Helping Students Learn the Thinking Skills in the NGSS Crosscutting Themes

Join the presenters of this session as they consider ways to support deep learning of the NGSS crosscutting themes, starting with examples from EcoXPT, followed by group discussion and sharing of artifacts.


The crosscutting themes in the NGSS call for forms of thinking that often are contrary to everyday forms of thinking and are not familiar to most students, especially students from underrepresented populations. Within each theme, there are supporting skills and understandings that students must have in order to understand the broader theme. For example, to reason well about cause and effect, students need to know when to attempt to isolate and control for variables and when to look for interactions, multiple contributing causes, and indirect causes. There are also themes that one must understand in order to know how the themes come together (e.g., what one can learn from correlation under the theme of patterns and how that differs from causation under cause and effect).

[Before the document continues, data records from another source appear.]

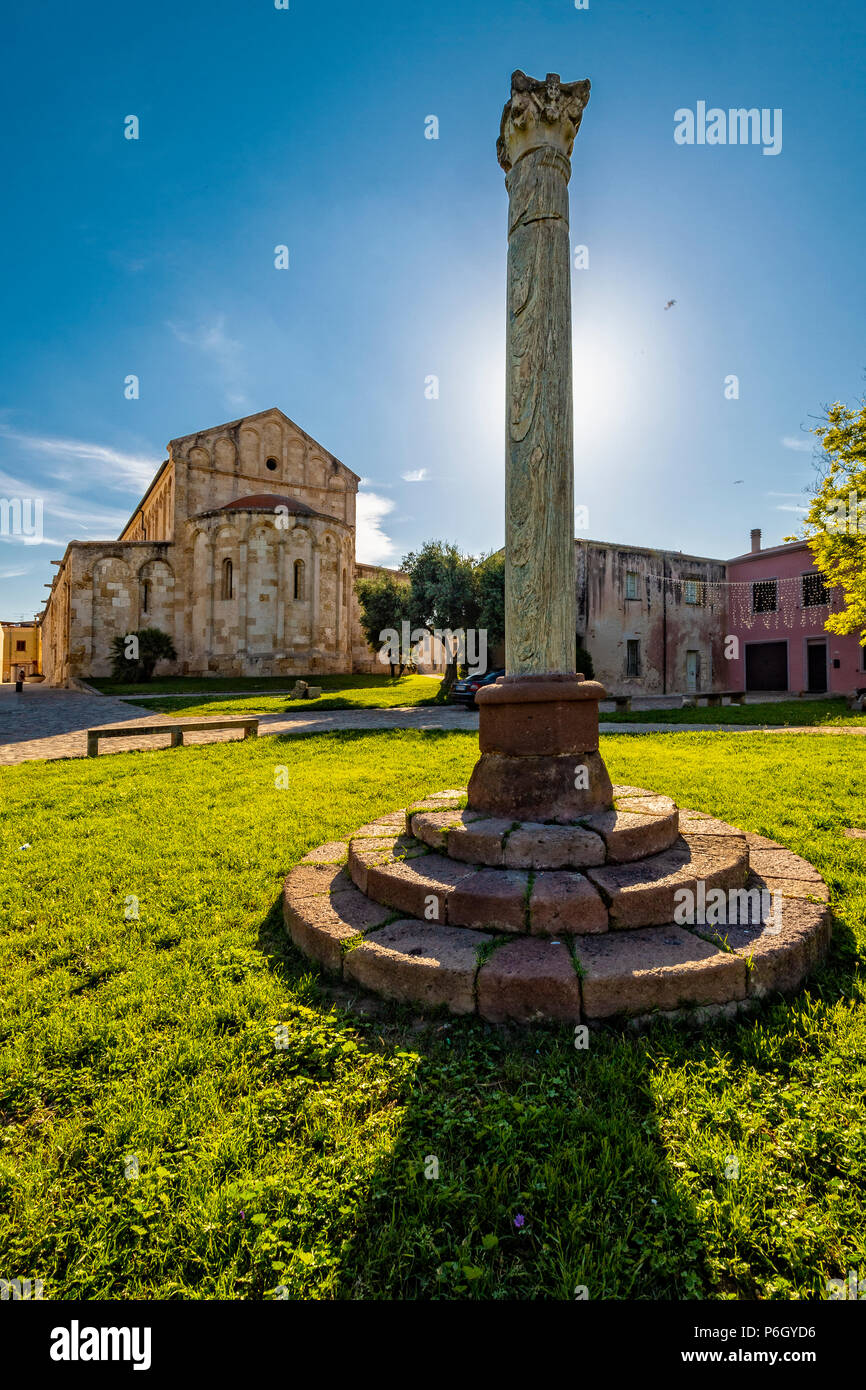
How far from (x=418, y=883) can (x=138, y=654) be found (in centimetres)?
2858

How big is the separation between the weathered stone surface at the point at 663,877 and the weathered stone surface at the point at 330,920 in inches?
46.3

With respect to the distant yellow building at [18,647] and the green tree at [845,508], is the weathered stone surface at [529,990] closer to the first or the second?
the green tree at [845,508]

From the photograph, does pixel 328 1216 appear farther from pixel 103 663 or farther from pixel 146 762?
pixel 103 663

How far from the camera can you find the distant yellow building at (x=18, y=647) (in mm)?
75375

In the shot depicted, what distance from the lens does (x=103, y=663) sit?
30.6m

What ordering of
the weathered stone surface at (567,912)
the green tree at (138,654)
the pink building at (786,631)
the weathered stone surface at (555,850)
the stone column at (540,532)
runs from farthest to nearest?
the green tree at (138,654), the pink building at (786,631), the stone column at (540,532), the weathered stone surface at (555,850), the weathered stone surface at (567,912)

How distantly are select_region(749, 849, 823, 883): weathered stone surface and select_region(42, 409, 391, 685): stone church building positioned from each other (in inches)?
1080

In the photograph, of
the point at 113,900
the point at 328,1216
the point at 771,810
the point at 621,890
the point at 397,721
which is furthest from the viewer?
the point at 397,721

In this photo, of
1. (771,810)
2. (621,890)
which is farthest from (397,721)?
(621,890)

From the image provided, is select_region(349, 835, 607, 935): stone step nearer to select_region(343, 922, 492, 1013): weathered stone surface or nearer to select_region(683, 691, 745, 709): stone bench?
select_region(343, 922, 492, 1013): weathered stone surface

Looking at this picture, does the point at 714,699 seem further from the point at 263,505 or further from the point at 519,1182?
the point at 263,505

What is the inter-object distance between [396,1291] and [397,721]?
1315 centimetres

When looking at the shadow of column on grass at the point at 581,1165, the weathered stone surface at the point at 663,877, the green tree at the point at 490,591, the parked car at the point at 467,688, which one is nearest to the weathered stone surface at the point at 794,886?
the weathered stone surface at the point at 663,877
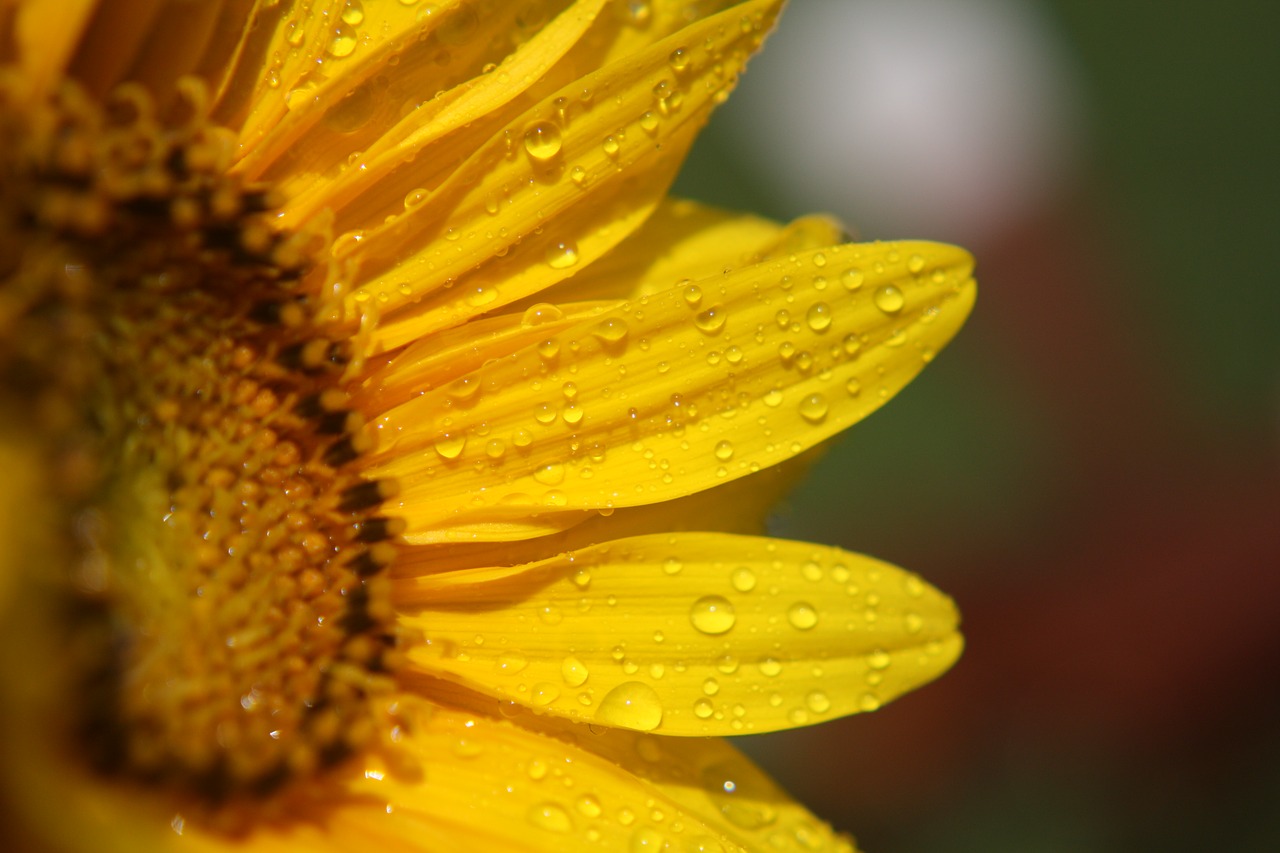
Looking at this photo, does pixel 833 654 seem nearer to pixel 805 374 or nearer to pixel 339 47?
pixel 805 374

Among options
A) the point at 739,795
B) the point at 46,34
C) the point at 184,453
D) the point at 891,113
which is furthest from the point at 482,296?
the point at 891,113

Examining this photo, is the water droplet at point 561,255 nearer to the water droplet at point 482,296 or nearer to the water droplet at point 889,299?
the water droplet at point 482,296

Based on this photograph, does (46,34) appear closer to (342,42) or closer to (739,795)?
(342,42)

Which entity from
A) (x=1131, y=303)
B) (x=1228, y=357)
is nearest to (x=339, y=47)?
(x=1131, y=303)

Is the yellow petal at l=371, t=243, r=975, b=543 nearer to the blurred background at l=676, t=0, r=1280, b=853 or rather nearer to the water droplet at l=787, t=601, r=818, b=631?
the water droplet at l=787, t=601, r=818, b=631

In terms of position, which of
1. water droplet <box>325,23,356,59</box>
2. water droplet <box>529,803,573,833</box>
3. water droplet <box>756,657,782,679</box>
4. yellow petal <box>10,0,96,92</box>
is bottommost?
water droplet <box>529,803,573,833</box>

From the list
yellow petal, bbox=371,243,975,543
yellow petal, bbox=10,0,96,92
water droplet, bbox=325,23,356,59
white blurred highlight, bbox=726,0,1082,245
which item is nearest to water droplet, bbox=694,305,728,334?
yellow petal, bbox=371,243,975,543
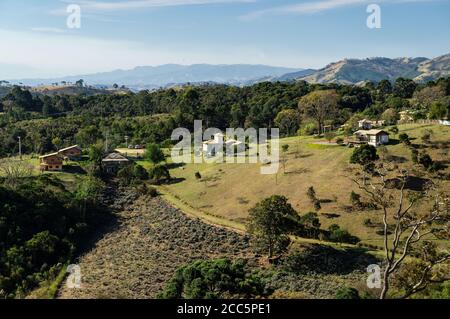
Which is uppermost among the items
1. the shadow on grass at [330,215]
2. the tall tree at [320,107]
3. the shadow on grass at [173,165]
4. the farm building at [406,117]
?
the tall tree at [320,107]

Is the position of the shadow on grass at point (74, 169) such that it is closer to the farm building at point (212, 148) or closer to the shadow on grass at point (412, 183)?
the farm building at point (212, 148)

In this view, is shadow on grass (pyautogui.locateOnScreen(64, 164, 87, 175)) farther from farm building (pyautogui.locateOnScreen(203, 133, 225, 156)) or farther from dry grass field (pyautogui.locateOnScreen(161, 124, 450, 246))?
farm building (pyautogui.locateOnScreen(203, 133, 225, 156))

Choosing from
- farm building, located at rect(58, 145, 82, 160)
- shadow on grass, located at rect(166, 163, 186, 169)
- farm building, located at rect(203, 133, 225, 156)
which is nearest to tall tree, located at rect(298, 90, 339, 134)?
farm building, located at rect(203, 133, 225, 156)

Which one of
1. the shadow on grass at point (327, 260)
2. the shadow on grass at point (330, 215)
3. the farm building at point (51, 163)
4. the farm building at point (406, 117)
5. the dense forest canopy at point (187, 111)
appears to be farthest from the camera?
the dense forest canopy at point (187, 111)

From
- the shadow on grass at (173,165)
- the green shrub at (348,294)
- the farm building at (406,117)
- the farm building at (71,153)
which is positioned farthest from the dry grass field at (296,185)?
the farm building at (71,153)

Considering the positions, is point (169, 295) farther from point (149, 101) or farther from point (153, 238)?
point (149, 101)
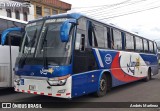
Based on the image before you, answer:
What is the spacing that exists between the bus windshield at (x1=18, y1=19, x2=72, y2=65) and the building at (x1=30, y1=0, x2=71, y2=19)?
Answer: 79.8 ft

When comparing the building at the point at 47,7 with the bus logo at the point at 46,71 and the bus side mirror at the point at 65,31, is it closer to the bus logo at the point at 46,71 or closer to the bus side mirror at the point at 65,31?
the bus logo at the point at 46,71

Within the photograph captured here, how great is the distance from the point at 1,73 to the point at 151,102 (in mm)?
6249

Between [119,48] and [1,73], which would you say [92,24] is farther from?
[1,73]

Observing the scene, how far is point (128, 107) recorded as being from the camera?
9.56 metres

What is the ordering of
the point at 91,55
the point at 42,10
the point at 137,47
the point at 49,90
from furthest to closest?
the point at 42,10, the point at 137,47, the point at 91,55, the point at 49,90

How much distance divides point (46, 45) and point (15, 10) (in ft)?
75.3

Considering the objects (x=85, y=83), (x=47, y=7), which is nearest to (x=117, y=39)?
(x=85, y=83)

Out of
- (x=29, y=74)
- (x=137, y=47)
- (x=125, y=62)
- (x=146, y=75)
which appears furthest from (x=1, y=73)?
(x=146, y=75)

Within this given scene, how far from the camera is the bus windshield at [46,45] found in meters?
8.87

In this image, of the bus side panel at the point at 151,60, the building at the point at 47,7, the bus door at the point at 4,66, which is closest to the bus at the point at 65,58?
the bus door at the point at 4,66

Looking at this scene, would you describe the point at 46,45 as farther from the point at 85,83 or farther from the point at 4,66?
the point at 4,66

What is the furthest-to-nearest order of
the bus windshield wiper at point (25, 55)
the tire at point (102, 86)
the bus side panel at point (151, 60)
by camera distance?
the bus side panel at point (151, 60) < the tire at point (102, 86) < the bus windshield wiper at point (25, 55)

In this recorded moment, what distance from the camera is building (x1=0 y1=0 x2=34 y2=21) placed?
95.7 ft

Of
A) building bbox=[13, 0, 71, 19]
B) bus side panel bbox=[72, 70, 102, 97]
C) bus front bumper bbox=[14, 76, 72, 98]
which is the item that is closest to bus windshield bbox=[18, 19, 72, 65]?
bus front bumper bbox=[14, 76, 72, 98]
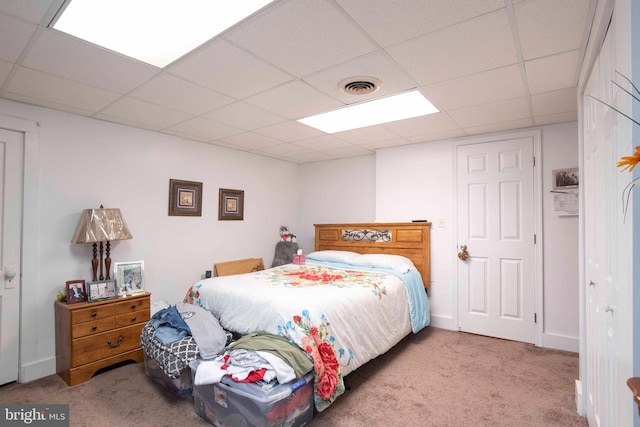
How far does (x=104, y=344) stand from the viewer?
8.96ft

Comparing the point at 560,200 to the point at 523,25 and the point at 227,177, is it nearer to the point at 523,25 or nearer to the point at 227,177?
the point at 523,25

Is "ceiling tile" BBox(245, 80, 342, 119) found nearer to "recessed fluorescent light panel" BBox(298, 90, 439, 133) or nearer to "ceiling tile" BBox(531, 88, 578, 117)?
"recessed fluorescent light panel" BBox(298, 90, 439, 133)

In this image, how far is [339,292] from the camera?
259 cm

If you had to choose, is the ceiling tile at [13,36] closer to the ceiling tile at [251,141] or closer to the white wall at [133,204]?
the white wall at [133,204]

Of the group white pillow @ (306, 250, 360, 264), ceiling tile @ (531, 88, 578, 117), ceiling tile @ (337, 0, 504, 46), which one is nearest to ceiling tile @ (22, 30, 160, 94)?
ceiling tile @ (337, 0, 504, 46)

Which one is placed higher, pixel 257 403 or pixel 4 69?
pixel 4 69

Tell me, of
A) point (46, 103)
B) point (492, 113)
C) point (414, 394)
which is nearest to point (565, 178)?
point (492, 113)

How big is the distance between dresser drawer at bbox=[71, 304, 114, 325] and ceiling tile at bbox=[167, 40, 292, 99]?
81.1 inches

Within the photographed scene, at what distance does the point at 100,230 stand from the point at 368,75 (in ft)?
8.72

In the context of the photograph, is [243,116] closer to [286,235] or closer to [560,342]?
[286,235]

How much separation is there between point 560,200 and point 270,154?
Answer: 362cm

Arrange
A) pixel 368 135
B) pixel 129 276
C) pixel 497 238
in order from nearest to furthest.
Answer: pixel 129 276, pixel 497 238, pixel 368 135

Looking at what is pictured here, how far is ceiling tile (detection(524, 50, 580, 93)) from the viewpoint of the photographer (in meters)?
1.98

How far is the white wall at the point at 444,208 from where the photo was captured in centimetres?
322
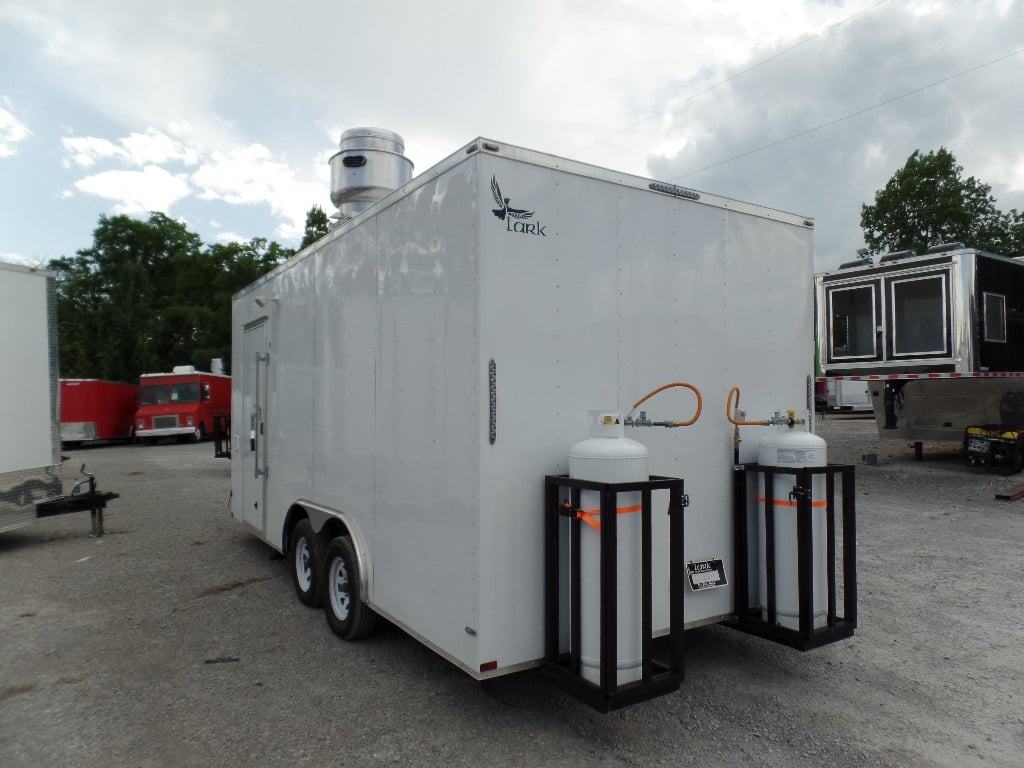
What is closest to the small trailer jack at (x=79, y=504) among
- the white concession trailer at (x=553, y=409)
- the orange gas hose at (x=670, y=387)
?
the white concession trailer at (x=553, y=409)

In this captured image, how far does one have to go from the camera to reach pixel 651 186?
363 cm

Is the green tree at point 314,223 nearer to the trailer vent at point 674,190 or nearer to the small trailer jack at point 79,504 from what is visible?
the small trailer jack at point 79,504

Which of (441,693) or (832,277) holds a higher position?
(832,277)

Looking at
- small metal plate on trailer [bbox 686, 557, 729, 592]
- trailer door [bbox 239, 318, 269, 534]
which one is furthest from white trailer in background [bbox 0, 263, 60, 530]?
small metal plate on trailer [bbox 686, 557, 729, 592]

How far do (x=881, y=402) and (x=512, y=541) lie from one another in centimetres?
1217

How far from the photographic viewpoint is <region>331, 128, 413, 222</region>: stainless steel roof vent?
6.36 metres

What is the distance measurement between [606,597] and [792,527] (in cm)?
138

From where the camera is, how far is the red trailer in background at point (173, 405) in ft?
74.9

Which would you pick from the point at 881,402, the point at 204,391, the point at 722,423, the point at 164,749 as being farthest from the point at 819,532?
the point at 204,391

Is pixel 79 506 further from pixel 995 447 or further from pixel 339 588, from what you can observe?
pixel 995 447

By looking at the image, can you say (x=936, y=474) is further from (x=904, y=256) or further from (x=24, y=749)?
(x=24, y=749)

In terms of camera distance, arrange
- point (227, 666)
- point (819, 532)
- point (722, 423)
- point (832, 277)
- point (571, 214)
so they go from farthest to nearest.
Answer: point (832, 277), point (227, 666), point (722, 423), point (819, 532), point (571, 214)

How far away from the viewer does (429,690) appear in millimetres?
3691

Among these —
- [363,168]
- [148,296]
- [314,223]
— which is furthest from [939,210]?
[148,296]
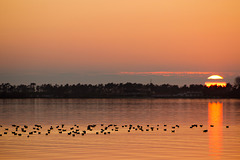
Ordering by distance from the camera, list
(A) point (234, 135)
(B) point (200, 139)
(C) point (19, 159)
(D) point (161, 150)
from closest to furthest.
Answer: (C) point (19, 159), (D) point (161, 150), (B) point (200, 139), (A) point (234, 135)

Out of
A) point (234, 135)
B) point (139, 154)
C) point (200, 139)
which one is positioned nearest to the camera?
point (139, 154)

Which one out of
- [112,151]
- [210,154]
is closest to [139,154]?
[112,151]

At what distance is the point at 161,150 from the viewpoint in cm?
3344

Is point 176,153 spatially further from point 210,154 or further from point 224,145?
point 224,145

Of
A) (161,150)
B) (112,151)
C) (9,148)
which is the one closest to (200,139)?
(161,150)

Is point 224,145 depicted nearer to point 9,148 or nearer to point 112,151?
point 112,151

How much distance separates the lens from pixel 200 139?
40562 mm

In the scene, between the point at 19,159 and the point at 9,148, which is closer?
the point at 19,159

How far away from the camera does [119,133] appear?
45.6m

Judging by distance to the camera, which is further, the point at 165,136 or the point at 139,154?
the point at 165,136

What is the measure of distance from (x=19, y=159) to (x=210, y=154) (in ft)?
40.3

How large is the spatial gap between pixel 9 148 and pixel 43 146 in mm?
2526

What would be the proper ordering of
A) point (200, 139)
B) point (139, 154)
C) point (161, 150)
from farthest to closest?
1. point (200, 139)
2. point (161, 150)
3. point (139, 154)

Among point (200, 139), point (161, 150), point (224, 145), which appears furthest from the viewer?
point (200, 139)
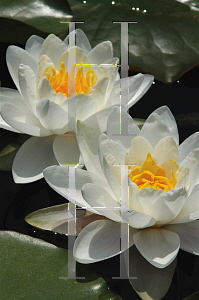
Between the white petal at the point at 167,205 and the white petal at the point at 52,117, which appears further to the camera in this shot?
the white petal at the point at 52,117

This session includes a dispositional approach that includes the sensitivities, abilities, and inclinations that students need to enact the skills. For the first 15 minutes, the facilitator shares examples from the EcoXPT project, including a set of Thinking Moves posters and accompanying videos as well as illustrations from the virtual world in EcoXPT. Technological innovations make it possible to reveal the epistemological assumptions that scientists make and to offer a window into scientists’ thinking for students from underserved populations who may otherwise not have such models; EcoXPT offers examples of how technology can be recruited to do so.